> Goal: Nothing other than the lines from the one containing "In the photo, between" through the close of the entries below should be printed, each exactly.
___ Record list ___
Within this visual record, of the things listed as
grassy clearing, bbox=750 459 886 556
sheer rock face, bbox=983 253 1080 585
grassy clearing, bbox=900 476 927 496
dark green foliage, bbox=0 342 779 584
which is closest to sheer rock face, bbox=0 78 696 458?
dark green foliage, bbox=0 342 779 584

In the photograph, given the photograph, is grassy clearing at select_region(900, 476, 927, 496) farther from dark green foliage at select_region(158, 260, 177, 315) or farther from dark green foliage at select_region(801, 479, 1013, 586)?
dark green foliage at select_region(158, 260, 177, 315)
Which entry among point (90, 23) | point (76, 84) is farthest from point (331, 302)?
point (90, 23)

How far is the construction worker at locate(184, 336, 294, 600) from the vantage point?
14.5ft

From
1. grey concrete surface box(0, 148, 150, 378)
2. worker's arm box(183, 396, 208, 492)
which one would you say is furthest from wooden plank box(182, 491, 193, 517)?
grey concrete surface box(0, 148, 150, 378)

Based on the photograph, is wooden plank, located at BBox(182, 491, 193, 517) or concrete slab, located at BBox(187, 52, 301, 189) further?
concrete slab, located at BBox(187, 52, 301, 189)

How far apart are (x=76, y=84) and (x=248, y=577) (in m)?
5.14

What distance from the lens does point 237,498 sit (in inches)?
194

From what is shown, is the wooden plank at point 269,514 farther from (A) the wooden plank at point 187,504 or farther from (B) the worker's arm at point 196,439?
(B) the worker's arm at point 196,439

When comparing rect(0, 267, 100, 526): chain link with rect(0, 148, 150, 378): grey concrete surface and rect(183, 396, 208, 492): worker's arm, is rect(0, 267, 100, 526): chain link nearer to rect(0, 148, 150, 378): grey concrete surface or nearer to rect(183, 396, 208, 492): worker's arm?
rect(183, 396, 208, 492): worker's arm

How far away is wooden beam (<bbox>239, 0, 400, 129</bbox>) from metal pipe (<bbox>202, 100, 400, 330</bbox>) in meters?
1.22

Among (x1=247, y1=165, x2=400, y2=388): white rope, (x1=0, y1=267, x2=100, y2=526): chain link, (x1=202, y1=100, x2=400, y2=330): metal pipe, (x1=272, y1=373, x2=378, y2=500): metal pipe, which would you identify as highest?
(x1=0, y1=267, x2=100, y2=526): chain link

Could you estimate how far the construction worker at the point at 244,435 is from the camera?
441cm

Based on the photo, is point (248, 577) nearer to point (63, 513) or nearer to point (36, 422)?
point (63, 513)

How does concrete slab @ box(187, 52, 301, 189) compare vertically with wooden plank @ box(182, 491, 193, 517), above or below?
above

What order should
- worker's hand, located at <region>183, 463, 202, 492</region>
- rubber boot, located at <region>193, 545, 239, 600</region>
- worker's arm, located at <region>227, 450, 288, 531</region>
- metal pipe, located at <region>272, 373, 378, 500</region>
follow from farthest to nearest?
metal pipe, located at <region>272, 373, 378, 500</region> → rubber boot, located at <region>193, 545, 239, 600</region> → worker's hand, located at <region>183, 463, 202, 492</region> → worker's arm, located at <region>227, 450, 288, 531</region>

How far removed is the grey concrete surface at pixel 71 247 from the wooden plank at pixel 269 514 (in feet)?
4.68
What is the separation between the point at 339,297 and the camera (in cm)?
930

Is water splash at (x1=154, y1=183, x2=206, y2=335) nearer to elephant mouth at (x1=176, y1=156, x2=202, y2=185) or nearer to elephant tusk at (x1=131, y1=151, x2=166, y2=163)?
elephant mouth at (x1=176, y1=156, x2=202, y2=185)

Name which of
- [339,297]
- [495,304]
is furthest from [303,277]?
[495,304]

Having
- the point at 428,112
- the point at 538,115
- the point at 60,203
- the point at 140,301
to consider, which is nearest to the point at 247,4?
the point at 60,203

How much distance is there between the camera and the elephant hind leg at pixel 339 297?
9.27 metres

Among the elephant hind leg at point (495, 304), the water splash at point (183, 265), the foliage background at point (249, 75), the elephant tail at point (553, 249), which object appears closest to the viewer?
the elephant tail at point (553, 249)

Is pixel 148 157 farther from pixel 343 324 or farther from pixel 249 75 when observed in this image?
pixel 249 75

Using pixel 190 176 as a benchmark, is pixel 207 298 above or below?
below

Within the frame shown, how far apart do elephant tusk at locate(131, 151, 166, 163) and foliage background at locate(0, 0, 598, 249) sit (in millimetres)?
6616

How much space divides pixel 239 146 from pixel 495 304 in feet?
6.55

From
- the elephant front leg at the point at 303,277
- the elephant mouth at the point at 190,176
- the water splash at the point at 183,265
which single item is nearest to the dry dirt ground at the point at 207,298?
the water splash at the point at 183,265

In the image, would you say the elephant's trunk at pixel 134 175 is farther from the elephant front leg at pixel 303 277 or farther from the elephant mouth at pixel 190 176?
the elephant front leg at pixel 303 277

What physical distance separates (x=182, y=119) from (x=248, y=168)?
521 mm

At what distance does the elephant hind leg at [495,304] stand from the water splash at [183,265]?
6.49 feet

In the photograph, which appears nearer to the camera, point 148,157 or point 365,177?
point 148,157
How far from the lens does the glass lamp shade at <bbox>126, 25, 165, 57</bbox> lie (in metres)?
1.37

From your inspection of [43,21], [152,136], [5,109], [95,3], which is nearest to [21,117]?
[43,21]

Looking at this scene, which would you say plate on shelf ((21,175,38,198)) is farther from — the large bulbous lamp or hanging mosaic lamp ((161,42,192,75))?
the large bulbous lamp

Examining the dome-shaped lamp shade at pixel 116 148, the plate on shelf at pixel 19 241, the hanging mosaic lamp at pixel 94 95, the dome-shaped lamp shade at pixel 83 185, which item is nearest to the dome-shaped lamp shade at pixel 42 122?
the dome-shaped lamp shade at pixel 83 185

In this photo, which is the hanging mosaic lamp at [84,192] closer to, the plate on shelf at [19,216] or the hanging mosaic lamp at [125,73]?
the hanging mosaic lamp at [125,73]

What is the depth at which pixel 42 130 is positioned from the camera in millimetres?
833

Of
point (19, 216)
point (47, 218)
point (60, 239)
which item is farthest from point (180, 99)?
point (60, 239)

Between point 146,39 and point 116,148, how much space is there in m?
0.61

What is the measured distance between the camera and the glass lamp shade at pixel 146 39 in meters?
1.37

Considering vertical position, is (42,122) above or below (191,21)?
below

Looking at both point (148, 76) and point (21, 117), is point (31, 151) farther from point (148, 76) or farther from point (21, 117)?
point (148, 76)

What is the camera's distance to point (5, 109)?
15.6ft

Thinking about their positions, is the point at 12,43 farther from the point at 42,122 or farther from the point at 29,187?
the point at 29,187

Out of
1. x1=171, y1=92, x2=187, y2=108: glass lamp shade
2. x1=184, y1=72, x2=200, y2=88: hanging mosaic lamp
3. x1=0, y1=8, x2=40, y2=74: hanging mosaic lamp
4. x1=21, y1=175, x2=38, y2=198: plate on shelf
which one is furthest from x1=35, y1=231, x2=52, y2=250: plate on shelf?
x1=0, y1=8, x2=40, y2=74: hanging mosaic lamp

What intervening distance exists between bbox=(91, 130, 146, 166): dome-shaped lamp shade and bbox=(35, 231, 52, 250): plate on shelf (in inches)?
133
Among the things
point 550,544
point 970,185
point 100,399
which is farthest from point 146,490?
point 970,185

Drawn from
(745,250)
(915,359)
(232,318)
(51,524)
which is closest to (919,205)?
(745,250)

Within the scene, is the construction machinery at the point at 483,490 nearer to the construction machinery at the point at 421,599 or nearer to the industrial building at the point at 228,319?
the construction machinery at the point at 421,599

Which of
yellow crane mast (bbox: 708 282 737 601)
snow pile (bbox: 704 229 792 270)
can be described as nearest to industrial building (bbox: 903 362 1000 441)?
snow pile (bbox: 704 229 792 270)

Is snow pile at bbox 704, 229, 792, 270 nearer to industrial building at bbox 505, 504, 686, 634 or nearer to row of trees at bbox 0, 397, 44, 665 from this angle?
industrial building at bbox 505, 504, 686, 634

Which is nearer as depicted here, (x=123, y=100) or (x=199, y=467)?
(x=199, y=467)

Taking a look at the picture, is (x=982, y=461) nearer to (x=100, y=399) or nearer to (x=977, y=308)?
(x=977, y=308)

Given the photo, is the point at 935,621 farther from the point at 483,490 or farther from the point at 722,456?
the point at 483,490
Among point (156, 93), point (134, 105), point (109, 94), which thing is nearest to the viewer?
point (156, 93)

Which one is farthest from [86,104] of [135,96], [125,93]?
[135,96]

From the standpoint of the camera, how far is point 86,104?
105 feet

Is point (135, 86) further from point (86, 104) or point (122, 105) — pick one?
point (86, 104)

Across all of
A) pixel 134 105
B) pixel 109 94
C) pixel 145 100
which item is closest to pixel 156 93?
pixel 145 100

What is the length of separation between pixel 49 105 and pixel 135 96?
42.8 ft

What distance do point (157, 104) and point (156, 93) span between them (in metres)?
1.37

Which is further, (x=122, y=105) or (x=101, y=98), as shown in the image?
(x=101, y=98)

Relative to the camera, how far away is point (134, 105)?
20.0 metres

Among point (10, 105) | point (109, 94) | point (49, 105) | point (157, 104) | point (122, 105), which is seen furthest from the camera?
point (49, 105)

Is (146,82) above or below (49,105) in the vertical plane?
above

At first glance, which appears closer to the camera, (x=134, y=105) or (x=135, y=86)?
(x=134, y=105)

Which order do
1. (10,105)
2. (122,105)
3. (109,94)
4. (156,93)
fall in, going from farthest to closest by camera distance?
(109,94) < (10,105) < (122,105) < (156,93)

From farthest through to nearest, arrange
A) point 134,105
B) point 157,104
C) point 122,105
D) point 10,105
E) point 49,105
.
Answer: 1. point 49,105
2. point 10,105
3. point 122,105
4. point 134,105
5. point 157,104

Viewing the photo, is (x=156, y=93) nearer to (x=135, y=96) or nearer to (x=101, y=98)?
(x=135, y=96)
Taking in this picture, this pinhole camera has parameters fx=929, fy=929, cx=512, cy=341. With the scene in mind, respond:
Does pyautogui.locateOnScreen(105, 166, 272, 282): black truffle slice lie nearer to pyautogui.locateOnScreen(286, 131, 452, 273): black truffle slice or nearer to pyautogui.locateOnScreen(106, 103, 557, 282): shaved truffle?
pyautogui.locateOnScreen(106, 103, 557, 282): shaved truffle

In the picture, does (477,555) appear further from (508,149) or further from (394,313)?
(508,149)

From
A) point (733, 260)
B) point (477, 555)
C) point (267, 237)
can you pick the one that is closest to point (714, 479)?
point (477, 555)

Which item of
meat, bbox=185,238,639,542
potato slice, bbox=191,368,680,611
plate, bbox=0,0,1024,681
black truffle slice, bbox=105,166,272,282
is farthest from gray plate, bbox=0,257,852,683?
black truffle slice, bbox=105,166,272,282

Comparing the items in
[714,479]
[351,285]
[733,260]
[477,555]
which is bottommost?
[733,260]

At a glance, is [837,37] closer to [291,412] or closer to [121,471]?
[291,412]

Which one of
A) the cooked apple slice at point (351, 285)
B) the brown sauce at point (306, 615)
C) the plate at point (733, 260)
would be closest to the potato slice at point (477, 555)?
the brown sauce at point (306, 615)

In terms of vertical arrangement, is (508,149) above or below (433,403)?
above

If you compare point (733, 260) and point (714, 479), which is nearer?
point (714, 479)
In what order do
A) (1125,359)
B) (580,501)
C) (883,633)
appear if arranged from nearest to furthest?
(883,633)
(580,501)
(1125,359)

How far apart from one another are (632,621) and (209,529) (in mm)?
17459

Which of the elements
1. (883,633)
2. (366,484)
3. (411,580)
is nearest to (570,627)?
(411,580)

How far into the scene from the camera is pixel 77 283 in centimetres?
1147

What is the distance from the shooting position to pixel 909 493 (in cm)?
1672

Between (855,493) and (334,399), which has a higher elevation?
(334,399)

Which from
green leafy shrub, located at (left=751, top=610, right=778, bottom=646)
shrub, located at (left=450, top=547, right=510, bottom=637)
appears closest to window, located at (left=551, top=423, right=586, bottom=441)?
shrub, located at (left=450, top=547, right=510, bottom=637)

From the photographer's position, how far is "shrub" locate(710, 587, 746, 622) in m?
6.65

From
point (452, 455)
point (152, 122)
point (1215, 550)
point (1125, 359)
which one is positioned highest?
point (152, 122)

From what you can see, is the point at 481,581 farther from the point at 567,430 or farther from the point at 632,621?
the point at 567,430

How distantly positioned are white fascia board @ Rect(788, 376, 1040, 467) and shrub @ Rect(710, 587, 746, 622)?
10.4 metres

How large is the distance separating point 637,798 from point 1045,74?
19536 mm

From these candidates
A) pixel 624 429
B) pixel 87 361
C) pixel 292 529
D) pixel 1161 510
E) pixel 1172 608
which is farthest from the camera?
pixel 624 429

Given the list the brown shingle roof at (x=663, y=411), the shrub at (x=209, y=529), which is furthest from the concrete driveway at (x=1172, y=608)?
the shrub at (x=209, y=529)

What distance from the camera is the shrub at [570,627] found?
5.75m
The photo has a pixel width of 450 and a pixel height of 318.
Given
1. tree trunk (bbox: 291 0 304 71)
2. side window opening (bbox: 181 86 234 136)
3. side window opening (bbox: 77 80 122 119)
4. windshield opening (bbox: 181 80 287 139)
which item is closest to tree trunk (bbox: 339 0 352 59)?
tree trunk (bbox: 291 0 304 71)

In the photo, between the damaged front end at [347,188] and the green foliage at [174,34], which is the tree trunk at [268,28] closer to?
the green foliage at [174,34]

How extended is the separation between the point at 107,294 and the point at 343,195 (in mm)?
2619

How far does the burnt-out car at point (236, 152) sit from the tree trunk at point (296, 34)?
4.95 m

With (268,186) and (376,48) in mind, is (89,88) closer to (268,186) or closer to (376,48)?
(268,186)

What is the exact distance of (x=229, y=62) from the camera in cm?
___
> The answer:
In the photo, between the damaged front end at [347,188] and the green foliage at [174,34], which is the tree trunk at [268,28] closer to?
the green foliage at [174,34]

How extended is the separation between the point at 107,294 and the point at 343,195 (in mm)?
2619

How far does the burnt-out car at point (236, 152) sit from the tree trunk at point (296, 34)?
4.95 m

With (268,186) and (376,48) in mind, is (89,88) closer to (268,186) or closer to (376,48)?
(268,186)

What is the exact distance of (x=229, y=62) from the camera in cm?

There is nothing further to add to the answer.